In China, Guancha reports China captured 74.7% of new global ship orders in 2024—totaling 87 million deadweight tons—according to official data from China’s Ministry of Industry and Information Technology. According to the report, behind the figures lies a deeper transformation: an industrial system built on consolidation, cost control, and local supply chains that increasingly outpace rivals.
Led by state-owned giant CSSC, Chinese yards have vertically integrated operations from design to delivery, while clustering suppliers in shipbuilding hubs like Jiangsu’s Jingjiang. There, parts makers such as Yaxing Anchor Chain and Haihong Plastics now feed directly into leading yards like Yangzijiang and New Times Shipbuilding, which together account for more than a fifth of China’s order backlog.

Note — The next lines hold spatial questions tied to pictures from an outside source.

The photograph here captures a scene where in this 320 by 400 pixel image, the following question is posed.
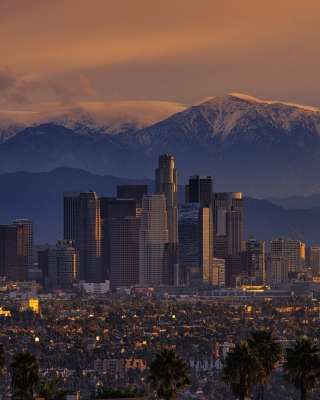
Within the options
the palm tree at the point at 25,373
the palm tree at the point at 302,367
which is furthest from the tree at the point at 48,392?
the palm tree at the point at 302,367

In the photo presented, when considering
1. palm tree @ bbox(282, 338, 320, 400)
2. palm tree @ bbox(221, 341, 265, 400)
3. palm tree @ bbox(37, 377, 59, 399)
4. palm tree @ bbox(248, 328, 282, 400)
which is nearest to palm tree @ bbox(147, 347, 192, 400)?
palm tree @ bbox(221, 341, 265, 400)

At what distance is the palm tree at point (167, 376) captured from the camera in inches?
4771

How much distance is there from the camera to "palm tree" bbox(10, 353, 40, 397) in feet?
417

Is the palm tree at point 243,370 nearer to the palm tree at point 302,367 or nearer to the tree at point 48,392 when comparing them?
Answer: the palm tree at point 302,367

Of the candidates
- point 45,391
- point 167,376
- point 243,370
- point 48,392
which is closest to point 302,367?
point 243,370

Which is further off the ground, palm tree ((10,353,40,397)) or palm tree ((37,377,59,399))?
palm tree ((10,353,40,397))

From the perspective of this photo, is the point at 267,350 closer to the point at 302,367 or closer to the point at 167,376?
the point at 302,367

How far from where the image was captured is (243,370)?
12238 centimetres

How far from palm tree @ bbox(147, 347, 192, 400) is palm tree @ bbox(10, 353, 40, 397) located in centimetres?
1032

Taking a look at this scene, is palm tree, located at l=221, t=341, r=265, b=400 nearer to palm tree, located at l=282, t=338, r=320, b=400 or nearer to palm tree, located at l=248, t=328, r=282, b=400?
palm tree, located at l=282, t=338, r=320, b=400

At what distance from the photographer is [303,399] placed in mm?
125000

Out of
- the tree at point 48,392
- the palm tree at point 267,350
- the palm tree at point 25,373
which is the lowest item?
the tree at point 48,392

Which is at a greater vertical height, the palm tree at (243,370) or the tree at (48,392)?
the palm tree at (243,370)

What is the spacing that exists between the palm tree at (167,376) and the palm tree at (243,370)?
3296mm
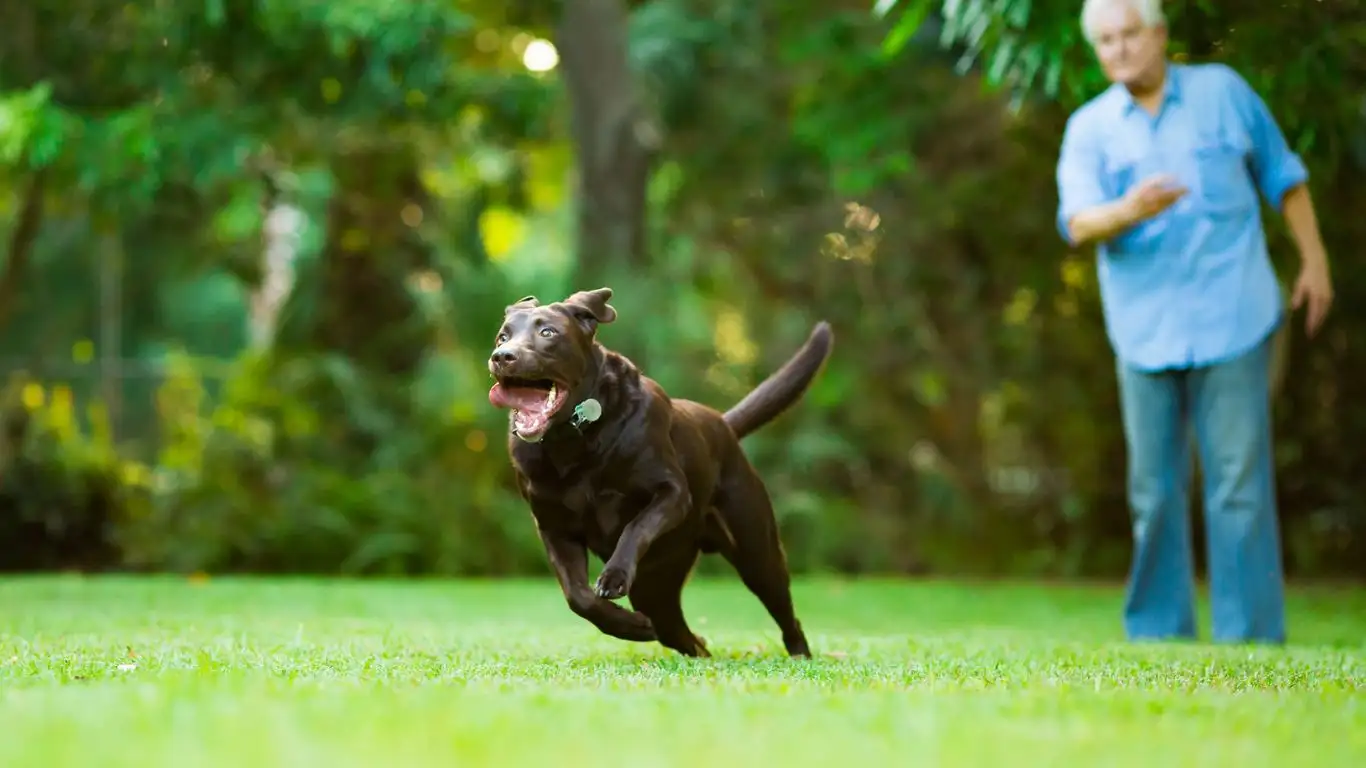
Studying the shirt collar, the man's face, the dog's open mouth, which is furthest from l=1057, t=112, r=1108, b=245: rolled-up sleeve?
the dog's open mouth

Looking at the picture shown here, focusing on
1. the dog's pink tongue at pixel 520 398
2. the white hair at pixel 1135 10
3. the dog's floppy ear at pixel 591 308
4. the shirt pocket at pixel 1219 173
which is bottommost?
the dog's pink tongue at pixel 520 398

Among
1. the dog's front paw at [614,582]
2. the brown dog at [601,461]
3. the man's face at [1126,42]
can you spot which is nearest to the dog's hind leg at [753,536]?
the brown dog at [601,461]

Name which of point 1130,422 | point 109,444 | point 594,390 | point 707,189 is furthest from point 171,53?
point 594,390

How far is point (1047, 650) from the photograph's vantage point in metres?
6.33

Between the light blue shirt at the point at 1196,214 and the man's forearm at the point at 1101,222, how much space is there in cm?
10

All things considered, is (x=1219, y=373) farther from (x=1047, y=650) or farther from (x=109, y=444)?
(x=109, y=444)

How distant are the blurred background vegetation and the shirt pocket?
385cm

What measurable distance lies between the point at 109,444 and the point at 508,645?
31.1 feet

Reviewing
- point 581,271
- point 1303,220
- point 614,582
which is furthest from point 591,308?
point 581,271

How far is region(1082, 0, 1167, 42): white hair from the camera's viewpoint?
24.3ft

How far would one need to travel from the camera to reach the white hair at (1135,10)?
741cm

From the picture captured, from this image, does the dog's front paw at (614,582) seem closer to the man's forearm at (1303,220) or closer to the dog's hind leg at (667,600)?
the dog's hind leg at (667,600)

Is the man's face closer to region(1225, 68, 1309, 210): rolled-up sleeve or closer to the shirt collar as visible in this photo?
the shirt collar

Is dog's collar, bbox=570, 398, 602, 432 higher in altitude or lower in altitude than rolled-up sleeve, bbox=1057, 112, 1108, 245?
lower
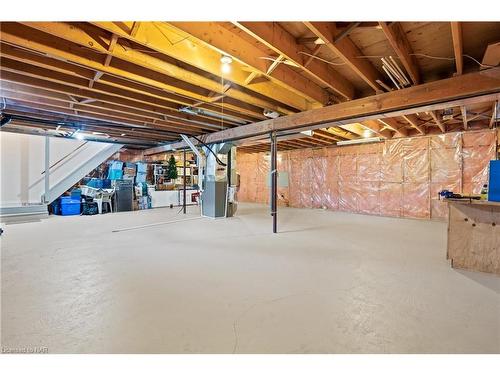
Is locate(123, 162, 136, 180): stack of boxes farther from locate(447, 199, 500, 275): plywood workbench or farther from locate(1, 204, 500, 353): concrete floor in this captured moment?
locate(447, 199, 500, 275): plywood workbench

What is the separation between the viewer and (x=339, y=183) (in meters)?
7.21

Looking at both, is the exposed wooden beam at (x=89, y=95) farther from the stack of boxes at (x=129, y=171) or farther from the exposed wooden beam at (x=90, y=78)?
the stack of boxes at (x=129, y=171)

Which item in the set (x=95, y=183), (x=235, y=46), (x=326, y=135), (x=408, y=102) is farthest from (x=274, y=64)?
(x=95, y=183)

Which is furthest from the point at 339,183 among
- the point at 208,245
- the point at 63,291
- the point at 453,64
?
the point at 63,291

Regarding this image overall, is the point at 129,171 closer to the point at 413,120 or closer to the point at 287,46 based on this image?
the point at 287,46

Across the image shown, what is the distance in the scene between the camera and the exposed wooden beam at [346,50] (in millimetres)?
1907

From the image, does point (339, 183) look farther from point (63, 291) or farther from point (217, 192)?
point (63, 291)

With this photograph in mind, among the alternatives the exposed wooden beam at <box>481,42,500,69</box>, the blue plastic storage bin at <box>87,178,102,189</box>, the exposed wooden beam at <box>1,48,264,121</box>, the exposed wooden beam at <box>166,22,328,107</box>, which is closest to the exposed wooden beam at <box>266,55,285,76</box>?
the exposed wooden beam at <box>166,22,328,107</box>

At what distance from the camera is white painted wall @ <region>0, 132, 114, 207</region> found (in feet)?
20.2

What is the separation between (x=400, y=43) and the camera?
7.04 feet

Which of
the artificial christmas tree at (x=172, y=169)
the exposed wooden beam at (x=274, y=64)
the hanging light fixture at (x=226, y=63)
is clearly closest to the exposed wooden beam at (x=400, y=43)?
the exposed wooden beam at (x=274, y=64)

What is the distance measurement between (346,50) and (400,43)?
465mm

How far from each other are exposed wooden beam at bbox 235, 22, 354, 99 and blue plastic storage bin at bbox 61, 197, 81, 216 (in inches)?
270

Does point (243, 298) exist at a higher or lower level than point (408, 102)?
lower
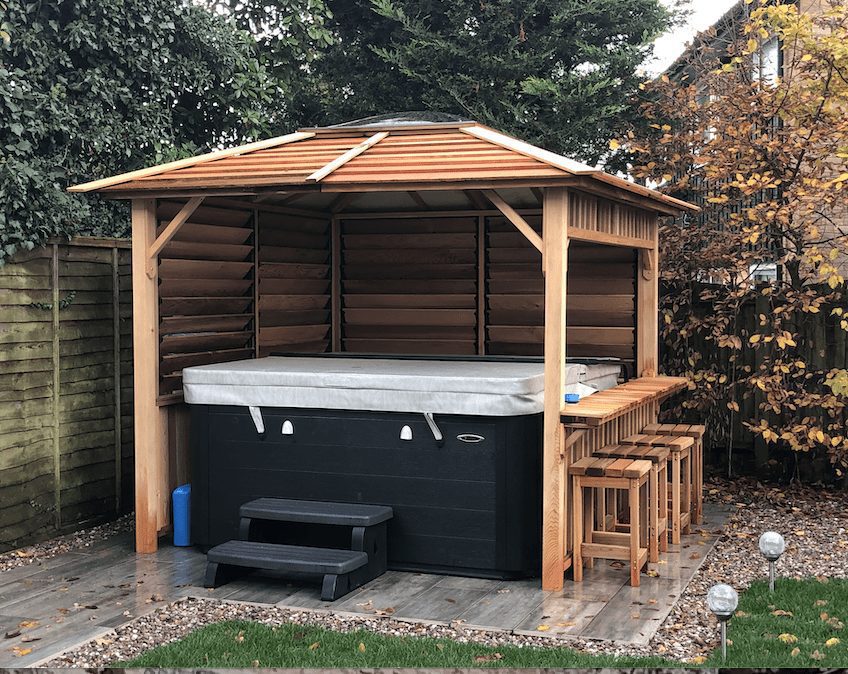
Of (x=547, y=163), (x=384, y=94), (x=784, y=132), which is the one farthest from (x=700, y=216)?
(x=547, y=163)

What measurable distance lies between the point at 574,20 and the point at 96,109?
23.2 feet

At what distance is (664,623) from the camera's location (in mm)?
5445

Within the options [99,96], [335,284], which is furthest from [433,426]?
[99,96]

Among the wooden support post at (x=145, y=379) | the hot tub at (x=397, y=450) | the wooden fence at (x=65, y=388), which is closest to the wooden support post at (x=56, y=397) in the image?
the wooden fence at (x=65, y=388)

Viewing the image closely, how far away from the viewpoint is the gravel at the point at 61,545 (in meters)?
6.77

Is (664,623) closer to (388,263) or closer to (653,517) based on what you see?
(653,517)

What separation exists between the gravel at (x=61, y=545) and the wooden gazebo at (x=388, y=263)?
52 centimetres

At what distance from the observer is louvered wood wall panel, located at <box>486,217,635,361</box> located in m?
8.40

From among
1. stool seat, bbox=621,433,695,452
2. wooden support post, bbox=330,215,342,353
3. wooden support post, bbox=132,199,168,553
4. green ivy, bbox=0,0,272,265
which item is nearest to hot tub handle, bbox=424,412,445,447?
stool seat, bbox=621,433,695,452

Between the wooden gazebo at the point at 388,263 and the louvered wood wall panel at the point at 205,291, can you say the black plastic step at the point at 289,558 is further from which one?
the louvered wood wall panel at the point at 205,291

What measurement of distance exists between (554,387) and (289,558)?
66.7 inches

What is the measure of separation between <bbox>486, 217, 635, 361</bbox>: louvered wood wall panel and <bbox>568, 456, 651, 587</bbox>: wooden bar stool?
208cm

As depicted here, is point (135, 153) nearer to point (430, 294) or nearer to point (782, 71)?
point (430, 294)

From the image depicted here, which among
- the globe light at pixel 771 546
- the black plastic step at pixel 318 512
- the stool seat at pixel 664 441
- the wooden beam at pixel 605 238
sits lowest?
the globe light at pixel 771 546
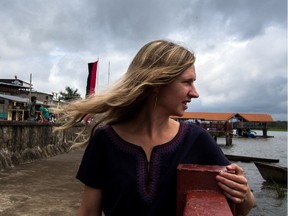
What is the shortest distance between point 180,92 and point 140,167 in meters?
0.36

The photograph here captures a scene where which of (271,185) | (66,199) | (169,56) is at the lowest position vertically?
(271,185)

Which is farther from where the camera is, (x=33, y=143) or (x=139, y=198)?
(x=33, y=143)

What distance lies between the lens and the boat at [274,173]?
1409cm

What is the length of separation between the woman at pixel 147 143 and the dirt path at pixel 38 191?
329 cm

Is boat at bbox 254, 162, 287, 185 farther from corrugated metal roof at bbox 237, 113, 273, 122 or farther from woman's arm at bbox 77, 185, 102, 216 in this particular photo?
corrugated metal roof at bbox 237, 113, 273, 122

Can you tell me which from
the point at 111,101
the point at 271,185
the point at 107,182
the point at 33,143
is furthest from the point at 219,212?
the point at 271,185

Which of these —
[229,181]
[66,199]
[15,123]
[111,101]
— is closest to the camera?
[229,181]

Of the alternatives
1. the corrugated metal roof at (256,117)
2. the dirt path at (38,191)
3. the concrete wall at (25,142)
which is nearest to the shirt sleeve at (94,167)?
the dirt path at (38,191)

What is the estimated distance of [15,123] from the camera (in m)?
8.11

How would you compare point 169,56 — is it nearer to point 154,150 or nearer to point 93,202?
point 154,150

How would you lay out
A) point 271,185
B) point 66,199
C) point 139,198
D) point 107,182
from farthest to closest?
point 271,185 < point 66,199 < point 107,182 < point 139,198

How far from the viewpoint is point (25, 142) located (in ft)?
28.7

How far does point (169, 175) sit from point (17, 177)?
584cm

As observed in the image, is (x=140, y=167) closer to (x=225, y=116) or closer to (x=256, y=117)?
(x=225, y=116)
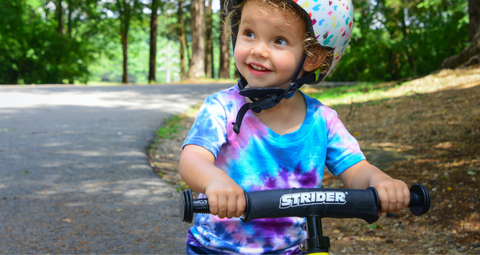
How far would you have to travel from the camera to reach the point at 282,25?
1869mm

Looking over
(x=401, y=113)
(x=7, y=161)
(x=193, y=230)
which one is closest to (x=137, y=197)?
(x=7, y=161)

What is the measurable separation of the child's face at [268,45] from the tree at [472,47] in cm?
1180

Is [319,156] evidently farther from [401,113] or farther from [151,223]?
[401,113]

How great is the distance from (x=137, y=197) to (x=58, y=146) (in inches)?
87.4

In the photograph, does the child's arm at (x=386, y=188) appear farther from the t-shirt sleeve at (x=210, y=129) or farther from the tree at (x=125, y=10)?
the tree at (x=125, y=10)

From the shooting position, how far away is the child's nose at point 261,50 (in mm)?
1846

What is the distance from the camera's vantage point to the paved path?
3305mm

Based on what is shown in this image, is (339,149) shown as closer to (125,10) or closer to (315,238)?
(315,238)

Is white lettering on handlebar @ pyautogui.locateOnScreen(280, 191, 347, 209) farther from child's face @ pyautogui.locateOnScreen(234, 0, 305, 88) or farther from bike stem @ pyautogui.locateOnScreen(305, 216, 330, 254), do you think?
child's face @ pyautogui.locateOnScreen(234, 0, 305, 88)

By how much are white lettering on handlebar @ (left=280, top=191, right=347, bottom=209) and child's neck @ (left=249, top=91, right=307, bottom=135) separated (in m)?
0.53

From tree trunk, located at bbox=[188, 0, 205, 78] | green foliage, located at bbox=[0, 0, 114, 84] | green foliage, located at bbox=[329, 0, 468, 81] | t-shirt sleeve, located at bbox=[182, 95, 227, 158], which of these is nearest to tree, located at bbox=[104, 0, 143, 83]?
green foliage, located at bbox=[0, 0, 114, 84]

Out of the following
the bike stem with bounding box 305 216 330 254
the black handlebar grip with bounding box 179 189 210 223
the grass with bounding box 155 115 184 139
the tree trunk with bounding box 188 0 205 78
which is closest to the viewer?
the black handlebar grip with bounding box 179 189 210 223

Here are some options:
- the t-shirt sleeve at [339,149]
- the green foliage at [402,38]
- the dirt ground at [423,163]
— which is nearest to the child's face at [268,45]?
the t-shirt sleeve at [339,149]

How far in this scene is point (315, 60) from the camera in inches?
84.0
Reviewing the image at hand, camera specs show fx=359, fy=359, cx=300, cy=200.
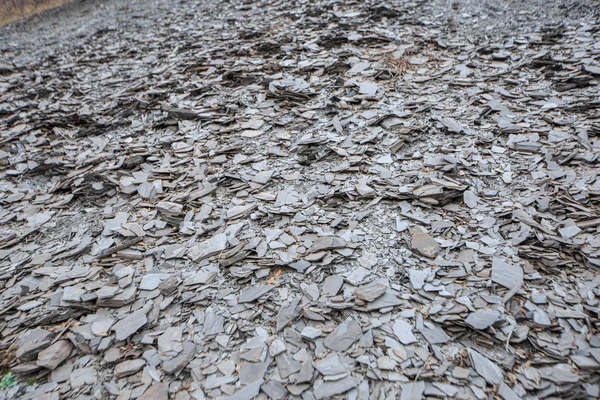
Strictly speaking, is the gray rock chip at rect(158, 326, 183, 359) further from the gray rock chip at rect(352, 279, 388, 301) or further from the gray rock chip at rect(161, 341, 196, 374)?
the gray rock chip at rect(352, 279, 388, 301)

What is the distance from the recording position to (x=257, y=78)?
589 centimetres

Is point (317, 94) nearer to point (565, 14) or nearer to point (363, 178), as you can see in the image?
point (363, 178)

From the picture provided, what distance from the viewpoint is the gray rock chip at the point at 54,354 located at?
8.12 ft

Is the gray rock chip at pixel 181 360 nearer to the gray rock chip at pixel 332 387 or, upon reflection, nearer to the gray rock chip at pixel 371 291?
the gray rock chip at pixel 332 387

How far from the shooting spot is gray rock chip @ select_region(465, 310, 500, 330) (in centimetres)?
241

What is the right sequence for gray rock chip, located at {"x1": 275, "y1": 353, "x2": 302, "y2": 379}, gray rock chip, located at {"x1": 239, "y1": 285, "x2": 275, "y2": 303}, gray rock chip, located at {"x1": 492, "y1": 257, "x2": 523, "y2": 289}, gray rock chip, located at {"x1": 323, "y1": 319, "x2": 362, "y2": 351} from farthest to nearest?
gray rock chip, located at {"x1": 239, "y1": 285, "x2": 275, "y2": 303}
gray rock chip, located at {"x1": 492, "y1": 257, "x2": 523, "y2": 289}
gray rock chip, located at {"x1": 323, "y1": 319, "x2": 362, "y2": 351}
gray rock chip, located at {"x1": 275, "y1": 353, "x2": 302, "y2": 379}

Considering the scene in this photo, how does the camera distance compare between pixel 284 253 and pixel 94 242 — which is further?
pixel 94 242

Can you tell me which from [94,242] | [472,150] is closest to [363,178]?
[472,150]

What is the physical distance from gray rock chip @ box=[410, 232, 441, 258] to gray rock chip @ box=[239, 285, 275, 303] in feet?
4.11

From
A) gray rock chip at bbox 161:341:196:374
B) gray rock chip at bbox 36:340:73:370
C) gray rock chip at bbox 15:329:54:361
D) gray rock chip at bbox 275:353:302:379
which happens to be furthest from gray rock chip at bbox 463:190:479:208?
gray rock chip at bbox 15:329:54:361

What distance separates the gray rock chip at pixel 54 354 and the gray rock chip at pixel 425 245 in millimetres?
2739

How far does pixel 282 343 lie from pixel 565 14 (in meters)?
7.98

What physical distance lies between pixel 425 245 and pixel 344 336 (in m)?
1.09

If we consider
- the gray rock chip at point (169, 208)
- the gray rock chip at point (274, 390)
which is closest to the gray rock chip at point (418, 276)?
the gray rock chip at point (274, 390)
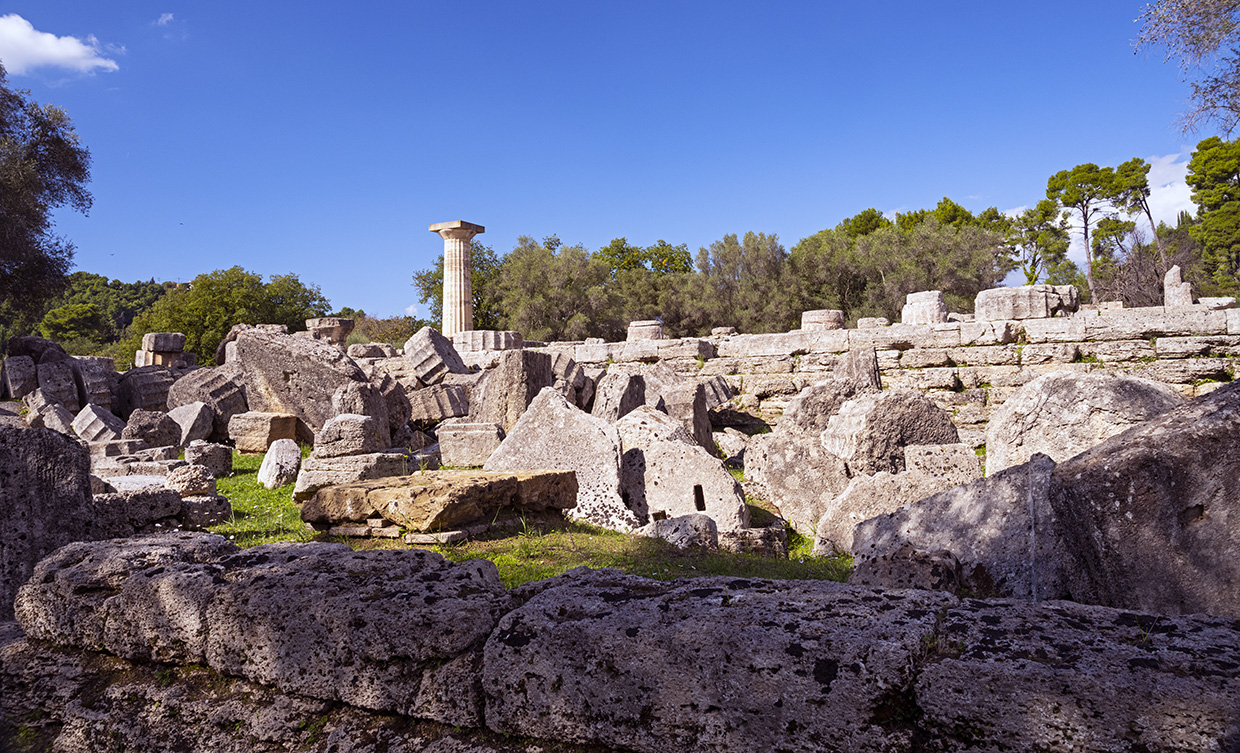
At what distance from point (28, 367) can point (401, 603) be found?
16.6m

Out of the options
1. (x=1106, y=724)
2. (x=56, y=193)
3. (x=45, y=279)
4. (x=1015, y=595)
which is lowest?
(x=1015, y=595)

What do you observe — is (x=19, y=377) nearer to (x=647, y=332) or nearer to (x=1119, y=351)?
(x=647, y=332)

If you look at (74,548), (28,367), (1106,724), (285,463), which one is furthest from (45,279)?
(1106,724)

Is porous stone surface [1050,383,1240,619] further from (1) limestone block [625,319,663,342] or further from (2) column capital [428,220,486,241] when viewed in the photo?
(2) column capital [428,220,486,241]

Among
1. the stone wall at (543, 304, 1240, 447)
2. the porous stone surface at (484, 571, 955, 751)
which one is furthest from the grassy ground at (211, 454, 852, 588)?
the stone wall at (543, 304, 1240, 447)

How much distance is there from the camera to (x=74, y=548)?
2988mm

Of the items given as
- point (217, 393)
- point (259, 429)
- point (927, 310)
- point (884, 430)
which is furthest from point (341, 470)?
point (927, 310)

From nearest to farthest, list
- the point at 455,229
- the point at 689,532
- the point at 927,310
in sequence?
the point at 689,532 < the point at 927,310 < the point at 455,229

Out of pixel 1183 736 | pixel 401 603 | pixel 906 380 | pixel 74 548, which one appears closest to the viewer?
pixel 1183 736

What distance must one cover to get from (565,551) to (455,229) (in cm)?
1973

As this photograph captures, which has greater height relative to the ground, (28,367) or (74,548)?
(28,367)

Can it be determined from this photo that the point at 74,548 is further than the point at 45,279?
No

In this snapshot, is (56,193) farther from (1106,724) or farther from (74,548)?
(1106,724)

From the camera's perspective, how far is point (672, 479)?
6.70 metres
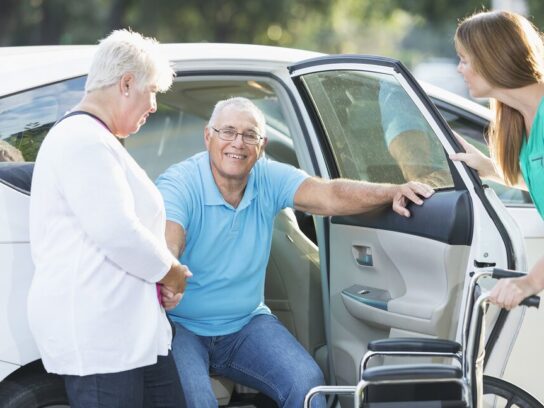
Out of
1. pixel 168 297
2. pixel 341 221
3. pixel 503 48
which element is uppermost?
pixel 503 48

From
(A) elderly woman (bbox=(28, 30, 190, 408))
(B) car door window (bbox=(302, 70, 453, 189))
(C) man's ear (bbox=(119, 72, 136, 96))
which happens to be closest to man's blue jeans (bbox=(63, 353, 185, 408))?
(A) elderly woman (bbox=(28, 30, 190, 408))

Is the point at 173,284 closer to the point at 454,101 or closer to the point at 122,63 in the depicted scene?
the point at 122,63

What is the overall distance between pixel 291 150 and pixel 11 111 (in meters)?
1.93

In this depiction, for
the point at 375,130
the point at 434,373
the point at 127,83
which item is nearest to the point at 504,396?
the point at 434,373

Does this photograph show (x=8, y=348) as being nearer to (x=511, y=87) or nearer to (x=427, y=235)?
(x=427, y=235)

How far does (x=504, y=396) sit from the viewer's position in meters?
3.82

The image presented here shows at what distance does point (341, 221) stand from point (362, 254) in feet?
0.53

This networked model drives efficiency. “China’s procurement costs are 50% lower than Korea’s,” noted analysts, citing domestic steel, electronics, and components that reduce reliance on imports. In 2024, China produced 70% of global green vessel orders—including LNG dual-fuel, methanol, and hybrid ships—and broke into LNG carrier and cruise ship segments long dominated by Korea.
While South Korean yards continue to lead in select high-value segments, their higher labor costs and fragmented supplier networks have slowed production. China’s shipbuilding rise reflects not just scale, but systemic industrial alignment built over more than a decade.